As for corporate decoupling, there are models out there. Every industrial country has had its China epiphany during the past decade, the moment when its businesses realize that they cannot afford to put all their eggs in the China basket.
State-backed nationalist protests in China persuaded Japanese and South Korean companies that they needed a "China plus one" strategy; the result was new production centers in Southeast Asia.
Taiwanese businesses began investing elsewhere as soon as labor costs tipped up in China. The Trump tariffs pushed American industry, kicking and screaming, into seriously considering supply chain diversification.
French and British companies have tried diversifying markets rather than production. Their "third country" approach involves selling products manufactured at their China-based joint ventures into developing countries, in effect, using the China cost structure to access new projects and deals in new markets.
German companies came late to their epiphany. Disruptions caused by the COVID lockdowns of 2020 and 2022 forced the first real rethink.
A second shock came last month when Berlin refused to renew investment guarantees for Volkswagen's controversial assembly plant in Xinjiang, where about one million people, mostly Uighurs, have been forced into "re-education" camps. Volkswagen says there is no forced labor at its factory near Urumqi, the capital of the Xinjiang region, and no one has produced evidence of any.
SAIC Volkswagen's assembly line in Urumqi, Xinjiang Uighur Autonomous Region, in September 2018: Berlin refused to provide Volkswagen with guarantees to cover new investments in China. © China Daily/Reuters
Berlin's broader point is that it will no longer write blank checks for German companies to invest in the rival that is eroding German strength and supporting Russia's invasion of Ukraine.

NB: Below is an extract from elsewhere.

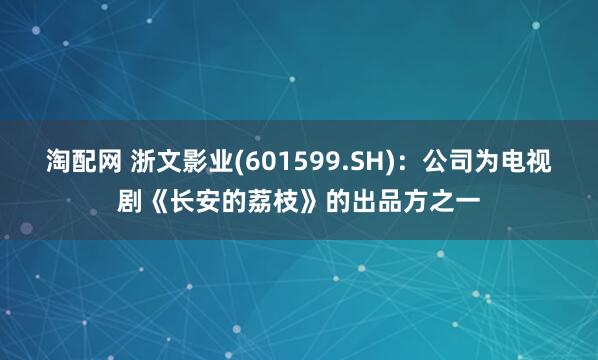 淘配网 浙文影业(601599.SH)：公司为电视剧《长安的荔枝》的出品方之一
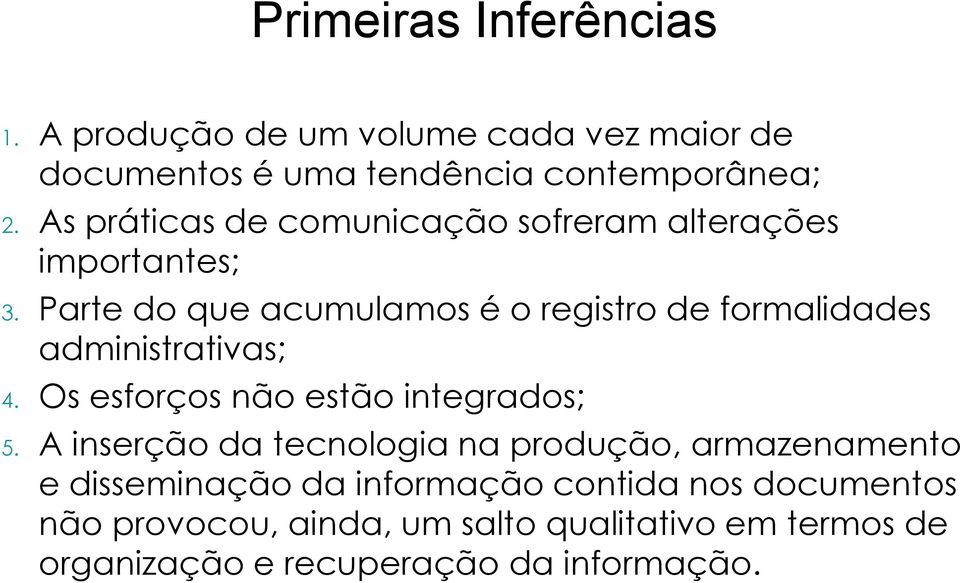 Parte do que acumulamos é o registro de formalidades administrativas; 4. Os esforços não estão integrados; 5.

I have argued for some time that investors need to prepare for the great decoupling and Europe's coming divergence with China on every front: political, economic and strategic. This is true for Germany more than anywhere.
It is not enough to say enough about industrial strategies that no longer serve Germany well; a new strategy is needed. German industry is unlikely to fully adopt either the China plus one or the third country models.
Instead, the first step should be to invest in the technologies and modern practices that would allow German companies to once again confidently occupy the vanguard of their fields. Investors will reward those who succeed.